Answer: Sure, when it reports the news of the day.
According to the New York Times, in 1861, paintings often reported the news. This painting told the story of the soldiers of the Irish Regiment returning to New York from fighting in the First Battle of Bull Run during the Civil War. It is called “Return of the 69th Regiment, N.Y.S.M, From the Seat of War.”
It was painted by artist Louis Lang. You can see New York Bay from Bowling Green. A happy crowd welcomes the soldiers,
flower sellers, fruit vendors, dignitaries, newsboys, happy families. The
newsboy is selling pictures of Colonel Michael Corcoran, who led the Regiment.
The man on the horse is Thomas Francis Meagher, who became a captain in the Regiment.

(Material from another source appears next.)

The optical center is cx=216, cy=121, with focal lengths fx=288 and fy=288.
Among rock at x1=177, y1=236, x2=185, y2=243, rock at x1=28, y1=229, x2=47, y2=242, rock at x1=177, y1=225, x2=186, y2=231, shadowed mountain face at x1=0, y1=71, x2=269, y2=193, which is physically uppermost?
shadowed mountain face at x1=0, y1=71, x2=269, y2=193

The painting is huge: 11 feet wide by 7 feet tall. With the frame, it weighs
700 pounds. (It is the largest and heaviest“ newspaper” you’ll ever see.) The New York Historical Society decided to restore the
painting in 2006. They found it in storage, in pieces. Happily, all
the pieces were there. The Williamstown Art Conservation Center in
Massachusetts put the painting back together and restored it. It was like doing a giant jigsaw
puzzle.
Louis Lang painted the “Return of the 69th Regiment, N.Y.S.M From the Seat of War,” to tell an exciting “news story.” Now, it is American history.
You will find the painting at the newly renovated New York Historical Society, hanging in the exhibition “Making American Taste: Narrative Art for a New Democracy,” on the
fourth floor.
Project
Choose a story from today's news and paint a picture to tell the story.